Она придвинула губы поближе к его уху и тихо прошептала – даже не прошептала, а выдохнула:
– Это как бы тайна, но я тоже люблю тебя.
Глава 34
Патрик потянул за кое-какие ниточки, и ему предоставили лимузин, который довез их до Trocadéro[118]. Оттуда они полюбовались Эйфелевой башней во всем ее великолепии и направились мимо отключенных на зиму фонтанов к подножию башни.
К этому моменту туфли Сары уже убивали ее.
И похоже, что это не образное выражение.
Когда примеряешь туфли, никогда нельзя оставлять без внимания боль, надеясь, что сверкающие туфельки станут удобными, если в них немного походить.

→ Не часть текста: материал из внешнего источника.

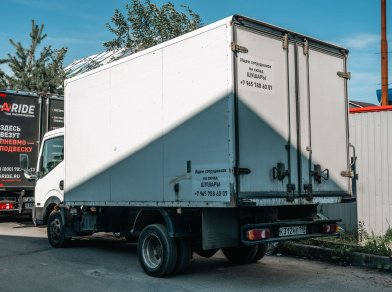 Рис. 2 Наши проекты: Пневмоподвеска на Nissan Cabstar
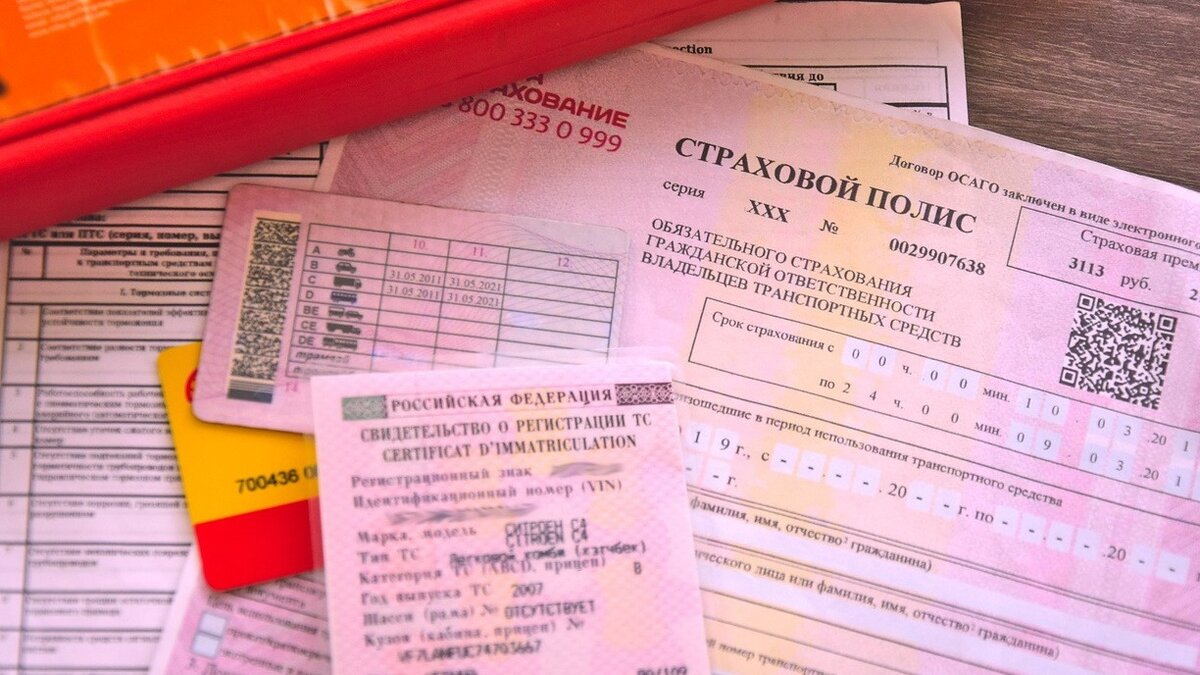     Сотрудница страховой организации в Балезинском районе Удмуртии оформляла водителям недействующие страховые полисы ОСАГО, а деньги клиентов присваивала. Таким мошенническим способом женщина обманула 36 человек.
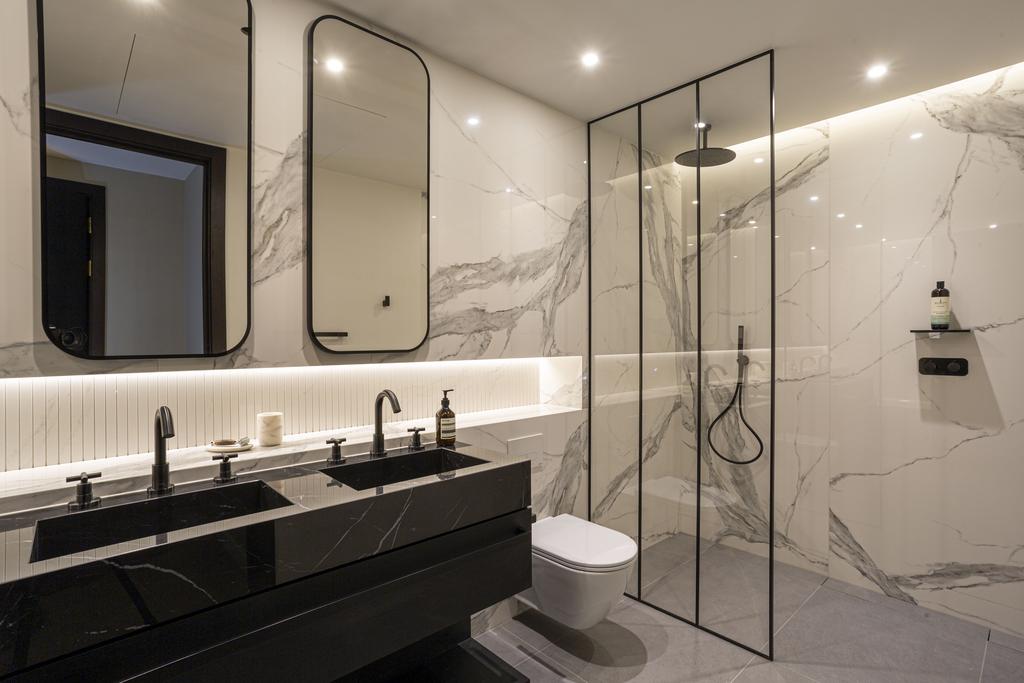 Shower room dark .JPG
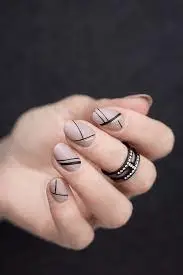 Nude-Nails-with-Black-Strict-Lines-3.jpg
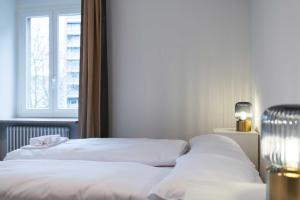 ZH Gold 1 - HITrental Apartment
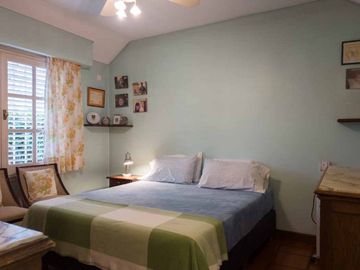 CASA 6 AMB DE CATEGORÍA EN ADROGUÉ - APTO CRÉDITO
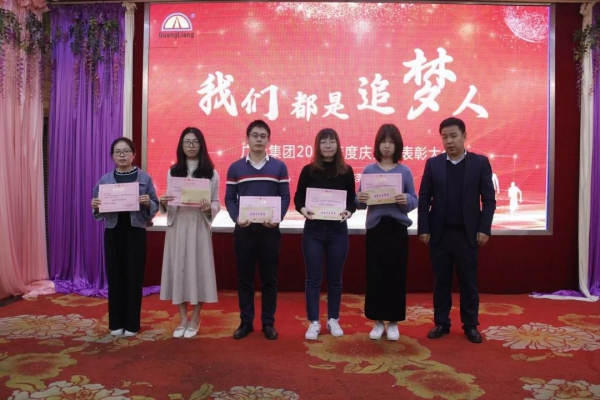 一名党员，就是一面鲜红的旗号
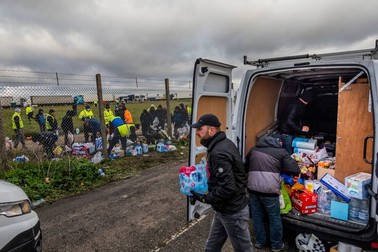 Localnicii le-au adus mâncare șoferilor blocați în Kent FOTO: Profimedia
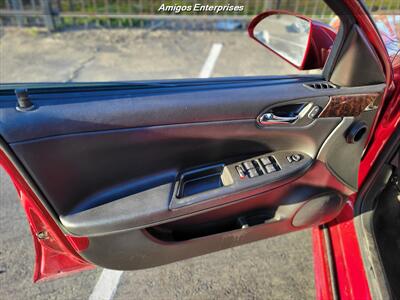 2014 Chevrolet Impala Limited LT Fleet   - Photo 10 - Fresno, CA 93702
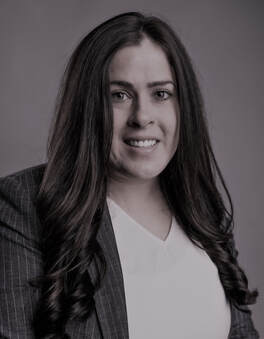 Attorney Head shot | Law Office of Lauren Conard Young, LLC.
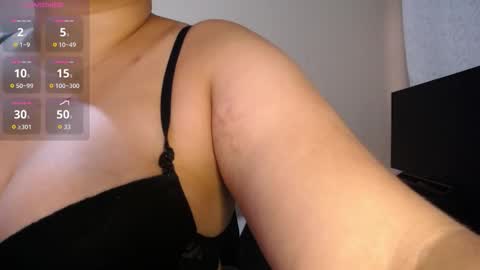Snapshot of caliope_goddess1 chatting on September 28, 11:04 am caliope_goddess1 online show from September 28, 11:04 am
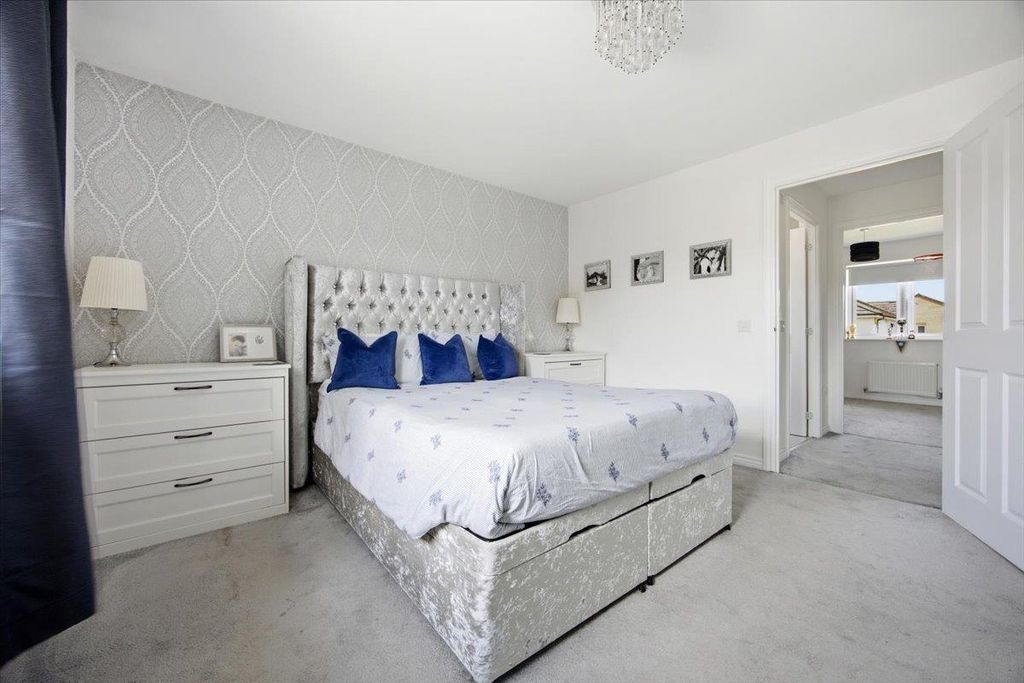 Property photo 3 of 20 17-64_Lindores_Drive_Stepps_035.Jpg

Она посмотрела на Патрика. Конечно. Он-то никакой боли не испытывает. Для него все легко, прекрасно, правильно.
Вытянув шею, она подняла голову, разглядывая головокружительный взлет Эйфелевой башни. Сара уже бывала под ней – конечно, в первый же вечер в Париже пришла сюда! Но тогда рядом не было Патрика. А сейчас его рука обнимала ее. Поэтому, когда Сара смотрела вверх на огромную сияющую высоту стальных конструкций, в которых воплотилась сумасшедшая мечта смелого, решительного инженера, то в поле ее зрения была еще и пылающая золотом голова Патрика и его улыбка.
– Не упади.
Его глаза смеялись.
Только когда Патрик направился к южной опоре, в которой устроен частный лифт для гостей ресторана, Сара поняла, что они оказались возле Эйфелевой башни не просто так, не во время романтической прогулки по вечернему Парижу. Вот это да! Обед на Эйфелевой башне в День святого Валентина! Какую же услугу он кому-то оказал в обмен на такое?
Лифт доставил их на второй этаж, потом другой лифт долго поднимал их на верхнюю площадку[119]. Все это время Сара прижималась к Патрику. Ей казалось, будто желудок поднимается до самого горла. Они скользили все выше и выше, мелькали решетчатые балки, под ними сверкал город, потрясающе прекрасный. Вид из вагона фуникулера на Монмартре теперь казался лишь прелюдией.
– Отсюда видно все, – прошептала она, когда они смотрели сверху на Город Огней. – Весь Париж.
Нотр-Дам, Лувр, Сакре-Кёр и перспектива Сены. Огоньки на ней, движущиеся к морю по мерцающей темной воде. Базилика Сакре-Кёр, совсем маленькая отсюда. То место, где они сидели на ступеньках высоко над миром, теперь оказалось далеко внизу. Как же высоко они поднялись! Пребывание на головокружительной высоте Эйфелевой башни казалось Саре рискованным делом, но она понимала, что стальные балки никогда не подведут.
Она взглянула на Патрика. Он нежно и вместе с тем уверенно смотрел на нее, будто она была его собственным чудом. Как только их глаза встретились, его нежность мгновенно скрылась под ленивым очарованием.
– Здешним salauds, – бодро начал Патрик, а его рука опять и опять поглаживала ее бедро, – могу поспорить на что угодно, нет нужды стараться приготовить хорошую еду, раз у них отсюда открывается такой прекрасный вид. Даже если они будут просто разогревать замороженную пиццу, то все равно получат чертову звезду. – Сара улыбнулась и взяла его за руку. – Tu es jolie. – Его рука мягко, чтобы не испортить прическу, коснулась ее волос. – Если бы ты могла видеть себя на фоне города! Ты великолепна.